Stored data

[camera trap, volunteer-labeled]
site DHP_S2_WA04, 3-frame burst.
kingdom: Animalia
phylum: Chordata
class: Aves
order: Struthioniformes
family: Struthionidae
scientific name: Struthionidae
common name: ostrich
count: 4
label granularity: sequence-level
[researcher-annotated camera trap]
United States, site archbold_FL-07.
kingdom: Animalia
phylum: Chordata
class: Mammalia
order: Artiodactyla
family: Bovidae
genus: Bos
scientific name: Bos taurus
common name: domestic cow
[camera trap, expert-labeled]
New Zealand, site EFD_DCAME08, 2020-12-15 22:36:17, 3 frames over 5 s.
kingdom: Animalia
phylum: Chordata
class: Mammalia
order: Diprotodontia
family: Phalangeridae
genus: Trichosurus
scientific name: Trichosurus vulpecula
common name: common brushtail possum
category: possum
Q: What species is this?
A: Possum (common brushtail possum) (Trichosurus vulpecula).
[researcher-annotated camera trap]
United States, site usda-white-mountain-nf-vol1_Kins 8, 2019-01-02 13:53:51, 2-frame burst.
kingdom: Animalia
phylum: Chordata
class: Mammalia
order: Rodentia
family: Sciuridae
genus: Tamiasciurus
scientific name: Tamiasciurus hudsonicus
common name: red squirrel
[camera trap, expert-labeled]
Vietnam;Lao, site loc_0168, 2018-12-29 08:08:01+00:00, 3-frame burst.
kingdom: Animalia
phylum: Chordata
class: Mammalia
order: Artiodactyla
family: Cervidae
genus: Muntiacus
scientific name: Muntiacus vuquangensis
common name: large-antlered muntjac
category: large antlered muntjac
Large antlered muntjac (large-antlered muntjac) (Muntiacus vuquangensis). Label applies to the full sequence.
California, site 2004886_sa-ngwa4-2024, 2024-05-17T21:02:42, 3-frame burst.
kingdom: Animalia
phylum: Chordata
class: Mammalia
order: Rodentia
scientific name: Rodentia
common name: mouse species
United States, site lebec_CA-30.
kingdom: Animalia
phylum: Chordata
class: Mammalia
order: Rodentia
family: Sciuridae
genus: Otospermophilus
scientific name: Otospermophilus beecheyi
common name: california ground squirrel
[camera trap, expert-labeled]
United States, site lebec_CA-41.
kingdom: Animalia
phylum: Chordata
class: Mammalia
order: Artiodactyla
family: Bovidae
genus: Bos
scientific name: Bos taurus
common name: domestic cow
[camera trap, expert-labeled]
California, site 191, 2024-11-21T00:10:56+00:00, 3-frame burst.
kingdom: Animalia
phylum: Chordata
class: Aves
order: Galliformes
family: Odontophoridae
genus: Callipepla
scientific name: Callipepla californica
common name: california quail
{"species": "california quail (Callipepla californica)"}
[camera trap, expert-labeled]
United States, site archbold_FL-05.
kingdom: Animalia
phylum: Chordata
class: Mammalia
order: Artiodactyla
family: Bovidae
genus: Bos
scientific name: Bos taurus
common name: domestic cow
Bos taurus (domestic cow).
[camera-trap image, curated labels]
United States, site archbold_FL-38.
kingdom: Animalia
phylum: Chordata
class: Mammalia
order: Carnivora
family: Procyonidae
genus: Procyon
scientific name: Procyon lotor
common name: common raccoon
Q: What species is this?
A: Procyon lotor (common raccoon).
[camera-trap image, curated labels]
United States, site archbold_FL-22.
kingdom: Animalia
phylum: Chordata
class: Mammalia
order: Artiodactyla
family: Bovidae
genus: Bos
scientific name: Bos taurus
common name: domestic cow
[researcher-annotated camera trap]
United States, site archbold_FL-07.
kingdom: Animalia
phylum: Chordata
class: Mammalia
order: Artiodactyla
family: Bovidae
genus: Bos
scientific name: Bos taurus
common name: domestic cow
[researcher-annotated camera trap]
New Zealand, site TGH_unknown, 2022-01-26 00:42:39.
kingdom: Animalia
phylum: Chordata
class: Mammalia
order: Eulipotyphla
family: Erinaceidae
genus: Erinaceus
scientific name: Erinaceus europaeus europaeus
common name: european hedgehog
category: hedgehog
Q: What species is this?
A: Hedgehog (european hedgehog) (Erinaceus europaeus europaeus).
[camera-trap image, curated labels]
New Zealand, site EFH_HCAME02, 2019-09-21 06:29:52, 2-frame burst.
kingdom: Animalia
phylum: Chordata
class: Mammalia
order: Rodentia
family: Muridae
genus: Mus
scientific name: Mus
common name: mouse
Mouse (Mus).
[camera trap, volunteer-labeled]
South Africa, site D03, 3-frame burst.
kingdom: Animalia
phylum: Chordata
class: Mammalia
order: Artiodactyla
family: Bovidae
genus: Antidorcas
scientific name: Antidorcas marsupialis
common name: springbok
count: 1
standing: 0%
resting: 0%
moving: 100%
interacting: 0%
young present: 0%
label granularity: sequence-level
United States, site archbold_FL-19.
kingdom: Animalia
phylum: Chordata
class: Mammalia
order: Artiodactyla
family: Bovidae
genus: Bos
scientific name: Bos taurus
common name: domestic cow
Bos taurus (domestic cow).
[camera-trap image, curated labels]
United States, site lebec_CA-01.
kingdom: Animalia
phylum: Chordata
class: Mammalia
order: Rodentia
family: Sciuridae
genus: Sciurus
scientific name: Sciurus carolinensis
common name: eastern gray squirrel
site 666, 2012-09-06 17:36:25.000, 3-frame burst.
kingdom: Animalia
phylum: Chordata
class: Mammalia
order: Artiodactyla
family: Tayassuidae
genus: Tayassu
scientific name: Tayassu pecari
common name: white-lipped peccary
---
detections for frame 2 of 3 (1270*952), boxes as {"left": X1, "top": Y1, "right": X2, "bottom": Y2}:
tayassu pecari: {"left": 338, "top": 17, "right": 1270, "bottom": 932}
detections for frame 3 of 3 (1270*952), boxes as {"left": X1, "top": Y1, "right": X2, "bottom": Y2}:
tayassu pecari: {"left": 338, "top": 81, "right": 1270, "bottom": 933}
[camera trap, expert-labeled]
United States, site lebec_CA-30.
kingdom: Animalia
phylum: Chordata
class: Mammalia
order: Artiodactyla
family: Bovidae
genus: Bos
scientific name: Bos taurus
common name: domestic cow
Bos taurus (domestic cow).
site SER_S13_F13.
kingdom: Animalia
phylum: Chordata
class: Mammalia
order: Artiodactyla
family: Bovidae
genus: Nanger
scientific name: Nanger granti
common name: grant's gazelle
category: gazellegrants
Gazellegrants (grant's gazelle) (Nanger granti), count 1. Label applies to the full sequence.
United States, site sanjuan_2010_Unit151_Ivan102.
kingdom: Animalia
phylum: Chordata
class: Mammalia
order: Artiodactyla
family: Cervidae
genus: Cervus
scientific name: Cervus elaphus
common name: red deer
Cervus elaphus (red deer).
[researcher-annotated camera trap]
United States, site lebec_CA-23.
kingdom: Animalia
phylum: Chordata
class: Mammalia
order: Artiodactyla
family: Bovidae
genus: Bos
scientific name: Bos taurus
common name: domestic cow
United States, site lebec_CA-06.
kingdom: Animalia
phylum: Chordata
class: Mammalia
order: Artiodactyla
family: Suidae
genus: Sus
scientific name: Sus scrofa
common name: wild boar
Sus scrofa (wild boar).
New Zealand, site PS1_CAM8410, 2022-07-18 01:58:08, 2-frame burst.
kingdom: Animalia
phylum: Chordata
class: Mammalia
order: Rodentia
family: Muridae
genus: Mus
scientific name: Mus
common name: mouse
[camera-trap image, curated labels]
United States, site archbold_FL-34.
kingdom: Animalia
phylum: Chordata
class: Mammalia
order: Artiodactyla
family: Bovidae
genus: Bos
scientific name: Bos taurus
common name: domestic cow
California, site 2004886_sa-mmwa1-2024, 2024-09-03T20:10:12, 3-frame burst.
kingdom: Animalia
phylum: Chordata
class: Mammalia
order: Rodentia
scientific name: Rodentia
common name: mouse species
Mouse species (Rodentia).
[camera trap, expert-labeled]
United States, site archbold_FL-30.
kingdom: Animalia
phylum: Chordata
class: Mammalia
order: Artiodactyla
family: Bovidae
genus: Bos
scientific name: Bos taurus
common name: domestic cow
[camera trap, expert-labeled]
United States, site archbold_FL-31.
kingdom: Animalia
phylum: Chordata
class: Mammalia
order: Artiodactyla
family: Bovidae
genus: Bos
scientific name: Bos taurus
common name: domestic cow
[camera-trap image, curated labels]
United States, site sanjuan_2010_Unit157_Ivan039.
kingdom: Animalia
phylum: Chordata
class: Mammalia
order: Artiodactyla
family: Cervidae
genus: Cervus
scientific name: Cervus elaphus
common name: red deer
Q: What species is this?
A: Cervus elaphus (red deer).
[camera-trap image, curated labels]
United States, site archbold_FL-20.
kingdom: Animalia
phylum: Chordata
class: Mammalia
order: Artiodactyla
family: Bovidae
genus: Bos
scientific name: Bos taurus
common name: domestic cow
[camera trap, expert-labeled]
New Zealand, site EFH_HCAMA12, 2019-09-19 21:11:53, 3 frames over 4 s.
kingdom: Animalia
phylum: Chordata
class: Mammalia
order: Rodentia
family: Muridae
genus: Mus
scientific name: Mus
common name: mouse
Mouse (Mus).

Your assignment: Exactly how many lines in the data above hold "white"? State that number only.

Answer for this exercise: 2